Minnesota Prairie Line

Overview
- Headquarters: Glencoe, Minnesota
- Reporting mark: MPLI
- Locale: Minnesota
- Dates of operation: 2002–

Technical
- Track gauge: 4 ft 8+1⁄2 in (1,435 mm) standard gauge
- Length: 94 mi (151 km)

Other
- Website: http://www.tcwr.net/mpl/

= Minnesota Prairie Line, Inc. =

Minnesota Prairie Line is a short-line railroad in the U.S. state of Minnesota which started operations in October 2002. It is a subsidiary of the Twin Cities and Western Railroad (reporting mark TCWR), and runs on 94 mi of track owned by the Minnesota Valley Regional Railroad Authority (MVRRA). It has been partially funded through federal and state government sources. The tracks were originally built by the Minneapolis and St. Louis Railway around 1880 between Norwood and Morton, and 1884 west of there. From Morton west, the line was built by the Wisconsin, Minnesota & Pacific Railway, and this stretch of track was subsequently purchased by M&STL in the late 1880s. The line connects on its eastern end to parent TC&W at Norwood, and extends westward to Hanley Falls, Minnesota.

The Minneapolis and St. Louis Railway was acquired by Chicago and North Western (reporting mark CNW) in 1960. The line remained profitable, with the C&NW taking heavy tonnage off the route, but maintenance of the tracks slowed and then ceased. In 1983 the North Western was granted permission to abandon the line. The Minnesota Valley Regional Rail Authority purchased the line in 1984. Subsequently, a new operator, the MNVA Railroad, commenced operations on the line in March 1984. In December 1994, MNVA ceased operations and sold its assets to the Minnesota Central Railroad (MCTA). MCTA experienced little to no success, and ceased operations in 1999. The Nobles Rock Railroad then operated the line until 2000, when operations ceased and the line subsequently languished for two years.

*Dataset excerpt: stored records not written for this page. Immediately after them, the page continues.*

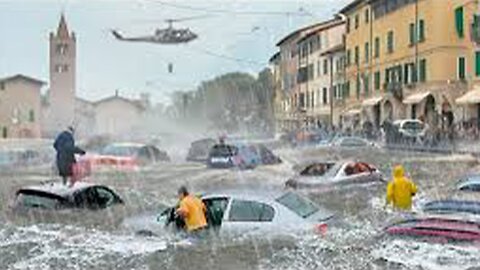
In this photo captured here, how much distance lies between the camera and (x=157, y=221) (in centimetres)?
1534

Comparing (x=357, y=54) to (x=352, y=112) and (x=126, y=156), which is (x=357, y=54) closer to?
(x=352, y=112)

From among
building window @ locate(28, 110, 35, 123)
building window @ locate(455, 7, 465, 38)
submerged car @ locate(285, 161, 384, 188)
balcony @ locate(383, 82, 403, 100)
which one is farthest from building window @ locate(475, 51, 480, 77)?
building window @ locate(28, 110, 35, 123)

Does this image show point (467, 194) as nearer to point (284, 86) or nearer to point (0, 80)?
point (0, 80)

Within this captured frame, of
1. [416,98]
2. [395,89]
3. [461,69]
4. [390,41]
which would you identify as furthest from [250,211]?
[390,41]

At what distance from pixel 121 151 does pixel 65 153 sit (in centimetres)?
1784

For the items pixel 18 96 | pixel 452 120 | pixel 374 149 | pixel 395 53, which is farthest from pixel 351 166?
pixel 18 96

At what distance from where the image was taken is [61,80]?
11569cm

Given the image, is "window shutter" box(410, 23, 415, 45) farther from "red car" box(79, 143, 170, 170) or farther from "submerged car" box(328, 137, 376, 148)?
"red car" box(79, 143, 170, 170)

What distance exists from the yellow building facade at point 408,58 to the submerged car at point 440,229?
45.4m

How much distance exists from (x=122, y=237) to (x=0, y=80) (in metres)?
90.3

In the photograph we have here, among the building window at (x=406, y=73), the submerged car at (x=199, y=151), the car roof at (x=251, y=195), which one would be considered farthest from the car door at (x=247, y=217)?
the building window at (x=406, y=73)

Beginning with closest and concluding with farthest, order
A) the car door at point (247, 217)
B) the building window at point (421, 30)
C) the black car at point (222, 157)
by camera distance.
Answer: the car door at point (247, 217) < the black car at point (222, 157) < the building window at point (421, 30)

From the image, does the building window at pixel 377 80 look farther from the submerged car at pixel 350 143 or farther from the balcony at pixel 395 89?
the submerged car at pixel 350 143

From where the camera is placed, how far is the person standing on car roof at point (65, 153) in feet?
74.7
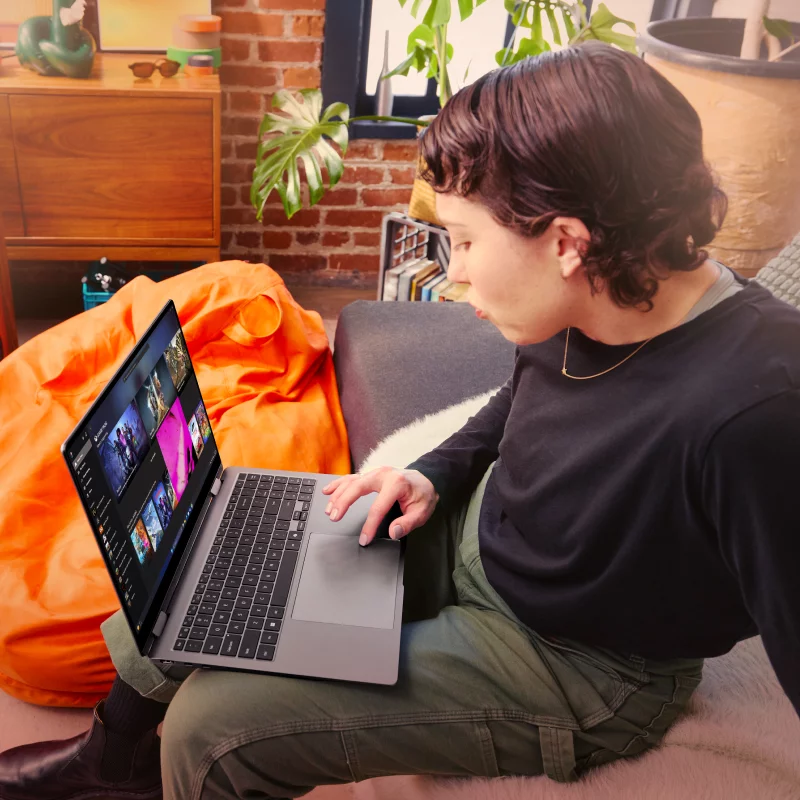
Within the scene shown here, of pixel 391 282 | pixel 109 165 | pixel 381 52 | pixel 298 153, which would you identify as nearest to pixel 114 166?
pixel 109 165

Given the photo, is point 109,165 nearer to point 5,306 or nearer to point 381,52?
point 5,306

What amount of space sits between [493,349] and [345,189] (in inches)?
57.7

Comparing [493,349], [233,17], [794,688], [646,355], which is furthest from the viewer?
[233,17]

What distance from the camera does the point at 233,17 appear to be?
2697 millimetres

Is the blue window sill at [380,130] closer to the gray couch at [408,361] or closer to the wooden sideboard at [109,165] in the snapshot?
the wooden sideboard at [109,165]

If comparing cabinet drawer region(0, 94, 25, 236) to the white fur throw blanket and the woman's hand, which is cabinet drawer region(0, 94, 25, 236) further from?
the white fur throw blanket

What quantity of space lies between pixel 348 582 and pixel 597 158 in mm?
564

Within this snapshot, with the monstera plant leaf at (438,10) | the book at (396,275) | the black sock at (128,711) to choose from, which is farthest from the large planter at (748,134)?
the black sock at (128,711)

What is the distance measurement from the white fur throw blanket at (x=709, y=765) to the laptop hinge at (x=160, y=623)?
366mm

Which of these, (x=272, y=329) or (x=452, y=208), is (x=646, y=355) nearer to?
(x=452, y=208)

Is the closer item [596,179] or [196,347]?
[596,179]

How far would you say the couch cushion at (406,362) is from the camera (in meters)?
1.60

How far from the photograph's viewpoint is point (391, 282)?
2.65 metres

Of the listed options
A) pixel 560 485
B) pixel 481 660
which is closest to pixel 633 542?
pixel 560 485
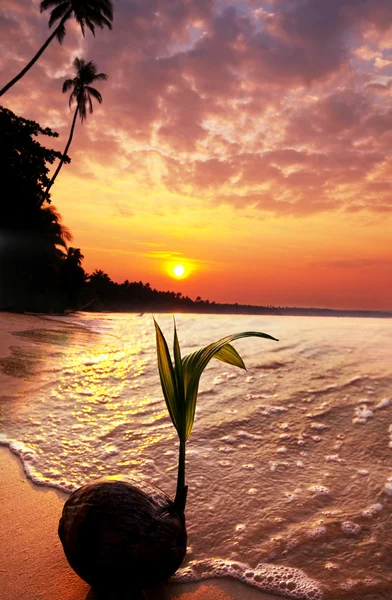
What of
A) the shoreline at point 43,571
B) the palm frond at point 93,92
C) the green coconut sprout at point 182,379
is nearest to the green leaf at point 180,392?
the green coconut sprout at point 182,379

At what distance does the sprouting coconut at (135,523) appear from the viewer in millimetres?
1716

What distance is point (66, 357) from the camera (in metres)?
8.35

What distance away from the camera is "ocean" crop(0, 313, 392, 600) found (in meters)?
2.20

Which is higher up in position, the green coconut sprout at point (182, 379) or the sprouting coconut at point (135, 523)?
the green coconut sprout at point (182, 379)

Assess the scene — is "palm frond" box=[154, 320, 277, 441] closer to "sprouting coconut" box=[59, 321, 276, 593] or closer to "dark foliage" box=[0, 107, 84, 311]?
"sprouting coconut" box=[59, 321, 276, 593]

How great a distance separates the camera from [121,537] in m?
1.72

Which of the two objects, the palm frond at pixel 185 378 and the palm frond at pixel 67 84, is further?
the palm frond at pixel 67 84

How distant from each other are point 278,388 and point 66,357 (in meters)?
4.84

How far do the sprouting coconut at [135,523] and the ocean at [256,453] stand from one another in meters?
Answer: 0.43

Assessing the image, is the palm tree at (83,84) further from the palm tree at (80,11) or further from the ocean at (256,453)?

Twin Cities and Western employees took an exploratory journey along the track in April 2002 to determine its condition. The track was rehabilitated over the summer, but could still only support speeds of 5 to 10 mph by the time the first revenue train ran in October. MPLI initially used two former TC&W EMD GP10s, which had the MPLI logo applied to them on the long hood side. Currently, MPLI utilizes Red River Valley and Western Caterpillar Generation II locomotives (GP20Cs and GP15Cs). Trains typically run five days per week between Norwood and Wood Lake, Minnesota, with service as needed to Hanley Falls. Track condition remained poor as of 2009, still only supporting speeds of 10 mph or less, but the railroad had success in securing state and federal funding that year. The tracks have been rehabilitated with new rail and ties, and train speed are up to 25 mph between Norwood Young-America and Winthrop. At Winthrop, there is an ethanol plant that is a large shipper for the railroad. Over the remainder of the line train speeds are only 10 mph.

The line meets BNSF tracks in Hanley Falls. BNSF now owns the ex-M&StL track west of the city, as well as the ex-Great Northern track running northeast / southwest through town.

The communities of Fairfax and Belview still have old Minneapolis and St. Louis train stations preserved in their towns, turned into museums. The Fairfax building is still in its original location right next to the tracks, while the one in Belview has been moved a short distance from the line.